O’Reilly yelled, “Kitty. Kinky. There’s been an accident. Stay with the car.” Kitty would have the wit to pull the car over to the verge. “Come on, Barry.” O’Reilly marched straight to the little crowd. Time to use the voice that could be heard over a gale when he’d served on the battleship HMS Warspite. “We’re doctors. Let us through.”
Ruddy-cheeked country faces turned. Murmuring people shuffled aside and a path opened.
A motorbike lay on the road, an exclamation mark at the end of two long black scrawls of rubber. The engine ticked and the stink of oil and burnt tyre hung over the smell of ploughed earth from a field and the almond scent of whin flowers.
A middle-aged woman knelt beside the rider. The victim’s head was turned away from O’Reilly, but there could only be one owner of that red thatch. A duncher lay a few yards away. It irritated O’Reilly that Ulstermen wouldn’t wear crash helmets but favoured cloth caps, worn with the peak at the back.
He knelt beside the woman and set his bag on the ground. “He’s unconscious, he’s breathing regular, his airway’s clear, his pulse is eighty and regular, and he’s not bleeding. There don’t seem to be any bones broken,” she said, and added, “I’m a first-aider, you know.”
“Thank you, Mrs.?”
“Meehan. Rosie Meehan.”
O’Reilly smiled at her. “Donal? Donal?” he said gently. Fifteen minutes ago he’d seen Ballybucklebo’s arch schemer, Donal Donnelly, riding the motorbike from the car park.
No reply.
O’Reilly grabbed the man’s wrist. Good. Mrs. Meehan was right; the pulse was strong and regular. “Donal,” he said more loudly, “Donal.”

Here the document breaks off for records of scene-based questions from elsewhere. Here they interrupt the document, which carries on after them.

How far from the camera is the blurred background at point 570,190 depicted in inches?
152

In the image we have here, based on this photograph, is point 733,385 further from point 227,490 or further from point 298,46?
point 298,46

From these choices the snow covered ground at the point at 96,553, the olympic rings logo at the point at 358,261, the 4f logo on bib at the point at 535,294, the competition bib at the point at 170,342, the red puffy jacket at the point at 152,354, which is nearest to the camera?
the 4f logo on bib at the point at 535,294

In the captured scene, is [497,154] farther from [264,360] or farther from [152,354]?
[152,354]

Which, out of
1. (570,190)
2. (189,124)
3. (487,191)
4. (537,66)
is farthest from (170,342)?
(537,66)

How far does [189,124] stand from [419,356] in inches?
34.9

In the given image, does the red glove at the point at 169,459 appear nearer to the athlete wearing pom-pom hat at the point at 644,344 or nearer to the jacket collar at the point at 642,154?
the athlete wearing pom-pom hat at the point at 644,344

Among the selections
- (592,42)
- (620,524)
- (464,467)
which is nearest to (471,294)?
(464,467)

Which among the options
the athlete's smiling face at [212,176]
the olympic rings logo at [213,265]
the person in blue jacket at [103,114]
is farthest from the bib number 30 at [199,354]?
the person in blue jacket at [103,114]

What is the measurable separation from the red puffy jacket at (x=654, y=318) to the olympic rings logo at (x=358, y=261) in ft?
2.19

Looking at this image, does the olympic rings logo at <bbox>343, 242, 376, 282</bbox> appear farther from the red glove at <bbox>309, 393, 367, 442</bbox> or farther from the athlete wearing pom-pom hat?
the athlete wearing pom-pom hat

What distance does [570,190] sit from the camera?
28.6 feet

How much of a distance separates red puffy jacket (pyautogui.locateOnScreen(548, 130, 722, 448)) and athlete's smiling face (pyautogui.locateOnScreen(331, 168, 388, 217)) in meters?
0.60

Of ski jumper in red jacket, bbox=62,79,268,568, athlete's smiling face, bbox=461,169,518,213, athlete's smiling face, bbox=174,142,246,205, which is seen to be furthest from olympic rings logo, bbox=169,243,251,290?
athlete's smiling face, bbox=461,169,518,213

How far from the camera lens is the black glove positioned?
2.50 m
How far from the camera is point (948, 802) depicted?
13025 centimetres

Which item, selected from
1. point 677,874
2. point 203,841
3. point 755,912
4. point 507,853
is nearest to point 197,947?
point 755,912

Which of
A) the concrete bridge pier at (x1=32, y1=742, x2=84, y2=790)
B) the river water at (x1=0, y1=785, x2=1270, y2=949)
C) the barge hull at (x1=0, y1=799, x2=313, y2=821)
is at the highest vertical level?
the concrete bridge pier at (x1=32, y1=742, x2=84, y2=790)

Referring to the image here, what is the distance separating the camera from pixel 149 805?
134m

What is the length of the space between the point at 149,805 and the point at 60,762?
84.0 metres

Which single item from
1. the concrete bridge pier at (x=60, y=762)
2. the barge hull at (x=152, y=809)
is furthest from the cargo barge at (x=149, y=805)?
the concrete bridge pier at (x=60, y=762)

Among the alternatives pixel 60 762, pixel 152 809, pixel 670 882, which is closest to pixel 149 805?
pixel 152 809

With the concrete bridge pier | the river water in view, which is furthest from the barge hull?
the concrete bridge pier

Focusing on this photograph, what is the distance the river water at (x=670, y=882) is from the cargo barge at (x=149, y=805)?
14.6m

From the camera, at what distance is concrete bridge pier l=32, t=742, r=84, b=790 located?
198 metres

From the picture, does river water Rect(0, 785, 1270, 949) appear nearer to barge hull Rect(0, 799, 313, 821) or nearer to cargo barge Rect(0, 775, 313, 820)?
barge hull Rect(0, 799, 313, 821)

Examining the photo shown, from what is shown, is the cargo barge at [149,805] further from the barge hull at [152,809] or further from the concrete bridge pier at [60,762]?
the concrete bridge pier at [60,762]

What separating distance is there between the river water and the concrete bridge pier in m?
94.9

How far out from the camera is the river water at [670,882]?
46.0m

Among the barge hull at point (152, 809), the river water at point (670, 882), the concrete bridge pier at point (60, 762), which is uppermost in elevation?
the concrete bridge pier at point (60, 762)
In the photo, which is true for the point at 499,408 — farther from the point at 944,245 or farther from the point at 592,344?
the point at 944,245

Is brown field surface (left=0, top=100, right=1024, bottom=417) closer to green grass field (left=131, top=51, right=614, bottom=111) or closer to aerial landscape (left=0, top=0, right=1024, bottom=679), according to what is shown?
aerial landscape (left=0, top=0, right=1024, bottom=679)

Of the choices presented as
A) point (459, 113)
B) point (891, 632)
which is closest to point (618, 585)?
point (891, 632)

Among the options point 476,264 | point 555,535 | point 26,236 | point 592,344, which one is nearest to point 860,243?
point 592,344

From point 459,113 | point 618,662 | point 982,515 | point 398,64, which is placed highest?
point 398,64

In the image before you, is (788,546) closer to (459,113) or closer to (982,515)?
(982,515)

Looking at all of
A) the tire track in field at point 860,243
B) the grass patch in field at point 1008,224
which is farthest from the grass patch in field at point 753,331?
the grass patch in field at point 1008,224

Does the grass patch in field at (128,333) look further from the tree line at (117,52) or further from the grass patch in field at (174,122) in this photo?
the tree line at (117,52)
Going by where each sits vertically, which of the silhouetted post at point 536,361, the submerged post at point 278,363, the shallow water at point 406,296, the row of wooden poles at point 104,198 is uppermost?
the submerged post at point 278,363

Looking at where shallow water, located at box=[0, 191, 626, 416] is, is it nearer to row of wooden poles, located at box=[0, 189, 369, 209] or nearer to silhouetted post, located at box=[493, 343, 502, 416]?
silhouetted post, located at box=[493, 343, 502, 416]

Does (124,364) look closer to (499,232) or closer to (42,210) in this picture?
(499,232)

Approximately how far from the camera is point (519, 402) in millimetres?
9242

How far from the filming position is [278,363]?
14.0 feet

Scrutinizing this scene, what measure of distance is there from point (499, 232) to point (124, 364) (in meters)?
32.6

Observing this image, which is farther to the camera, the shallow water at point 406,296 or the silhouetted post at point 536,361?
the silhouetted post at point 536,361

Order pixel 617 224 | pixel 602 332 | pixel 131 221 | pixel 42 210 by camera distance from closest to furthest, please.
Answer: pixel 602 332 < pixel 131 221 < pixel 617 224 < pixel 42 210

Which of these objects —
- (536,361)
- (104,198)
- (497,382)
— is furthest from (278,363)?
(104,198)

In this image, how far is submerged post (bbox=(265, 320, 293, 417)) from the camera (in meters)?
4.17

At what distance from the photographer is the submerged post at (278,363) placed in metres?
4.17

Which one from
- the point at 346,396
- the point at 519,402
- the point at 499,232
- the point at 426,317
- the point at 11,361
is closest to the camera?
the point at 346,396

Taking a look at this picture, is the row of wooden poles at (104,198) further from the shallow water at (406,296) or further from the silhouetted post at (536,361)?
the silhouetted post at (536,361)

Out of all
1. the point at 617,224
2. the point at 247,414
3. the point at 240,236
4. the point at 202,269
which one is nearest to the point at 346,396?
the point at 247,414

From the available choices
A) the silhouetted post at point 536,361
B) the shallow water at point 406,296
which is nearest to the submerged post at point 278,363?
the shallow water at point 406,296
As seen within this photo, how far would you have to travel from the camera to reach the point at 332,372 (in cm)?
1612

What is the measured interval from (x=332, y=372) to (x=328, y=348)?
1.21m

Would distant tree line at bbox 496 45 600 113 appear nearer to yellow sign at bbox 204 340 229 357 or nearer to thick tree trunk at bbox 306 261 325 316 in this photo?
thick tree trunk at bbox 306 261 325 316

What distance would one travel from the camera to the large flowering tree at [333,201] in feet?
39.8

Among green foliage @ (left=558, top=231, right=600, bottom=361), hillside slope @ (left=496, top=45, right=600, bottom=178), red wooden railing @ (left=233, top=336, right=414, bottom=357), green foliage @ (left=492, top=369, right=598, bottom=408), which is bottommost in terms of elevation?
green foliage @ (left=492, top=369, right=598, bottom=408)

Donal’s face was chalky. He wore his raincoat reversed and buttoned over his back. It was the practice of country men when riding motorbikes. It stopped the wind of passage getting through.
O’Reilly was hesitant to move Donal. He could have a broken neck. Better to wait for the ambulance. The first law of medicine was Primum non nocere. First do no harm. O’Reilly bent lower. “Donal?”
Donal’s eyelids fluttered. “Numuh?”
Better, O’Reilly thought. Donal might only be concussed. If that were the case he should start regaining consciousness. But you could never be certain about head injuries. The damage might range from a simple concussion with complete recovery through to serious brain injury leading to paralysis, permanent brain damage, and even death. O’Reilly gritted his teeth. Donal had a new wife and a wean on the way. O’Reilly’s heart went out to the pregnant Julie Donnelly, née MacAteer. He heard the nee-naw of an approaching siren. O’Reilly leant over. “Donal?”
Donal’s eyes flew open. “Doctor O’Reilly? What are youse doing here?” He struggled to rise. “I shouldn’t be in my bed.”
Donal recognised O’Reilly. That was a good sign even if he was unclear where he was. O’Reilly put a restraining hand on the man’s shoulder. “Lie still. You had an accident.”